Liked it The Washington Post / Jeff Greenfield  
A tale richly layered with the pleasures we've come to expect: characters of good heart and wounded lives, whose adventures into the fantastic are made plausible because they are anchored in reality, in the conversations and sense of place that take us effortlessly into the story. ... But the piling on of detail after detail slows the pace and the pull of the story.

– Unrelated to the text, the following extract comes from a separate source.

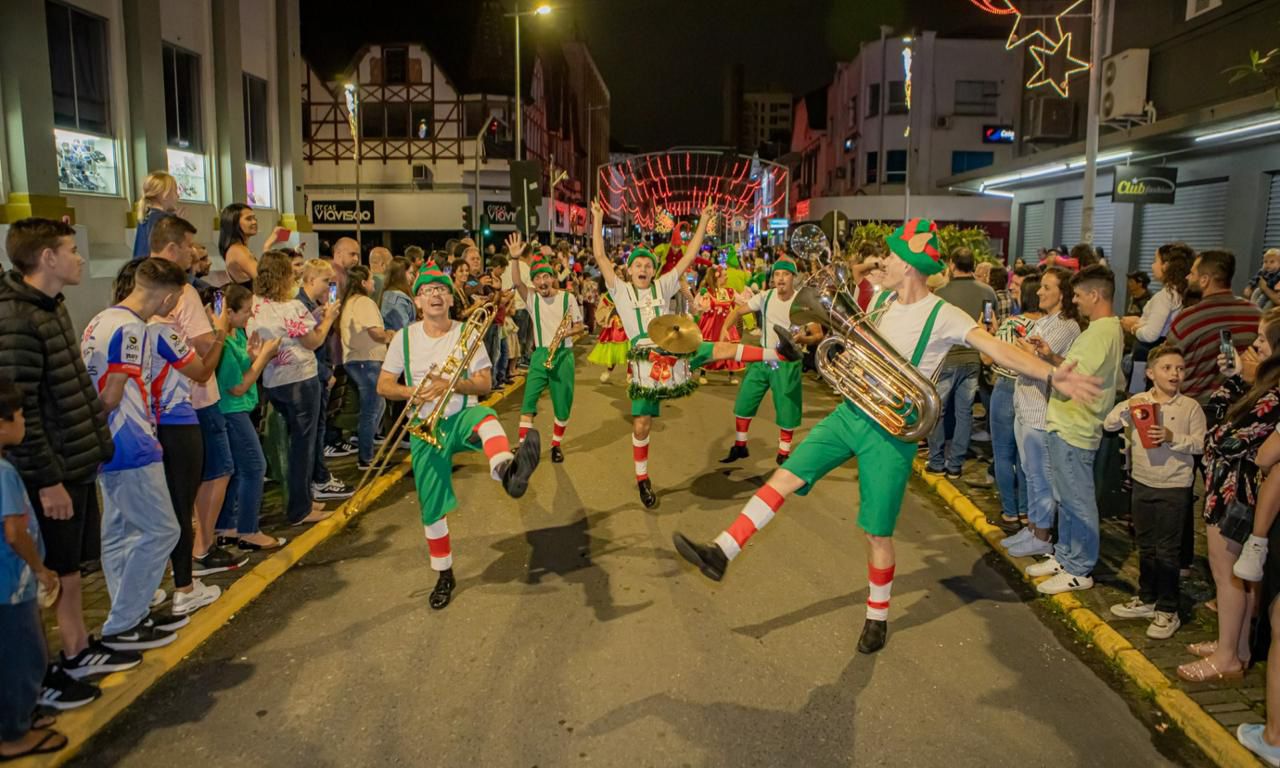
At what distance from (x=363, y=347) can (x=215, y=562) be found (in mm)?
3059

In contrast to very long books like "The Stand" and "Under the Dome," this work could have benefited from some serious paring.

What do you think?

Have you read 11/22/63? Leave us a comment below to let us know what you think of the book.

Comments (5)

  • happyman  

    Please I made some tiny errors in my review first the title I should have said 11-22-63 my second mistake, I said you will be dissapointed, a slip of the keyboard, sorry, YOU WILL MOST CERTAINLY WILL NOT BE DISSAPOINTED a fantastic read, look out for the film

  • happyman  

    I must say that I am not a fan of Stephen Kings books, but am very interested in the Kennedy history, so when I saw 11-24-63 I bought it for that reason, and what a fantastic read it was, Stephen King makes you feel part of the story,plus the romance with Sadie makes our hero really human, Oswald is a bore as a man so to write about him only would be a loss to the book, I recommend this book to anyone who has an interest in the Kennedys assasination and to anyone who has fallen in love, you will be dissapointed, I promise

  • ziccarda  

    Can't wait to read it, though I'm a little disappointed that the book is $16 for the kindle edition.

  • Antithesis  

    This is a great feature! I have the same request as LamontRaymond. Please do this again!.. Oh, and thank you Jason Dietz for this book review.

  • LamontRaymond  

    Love seeing book reviews back on the site! Please do this again for "event" books in the future.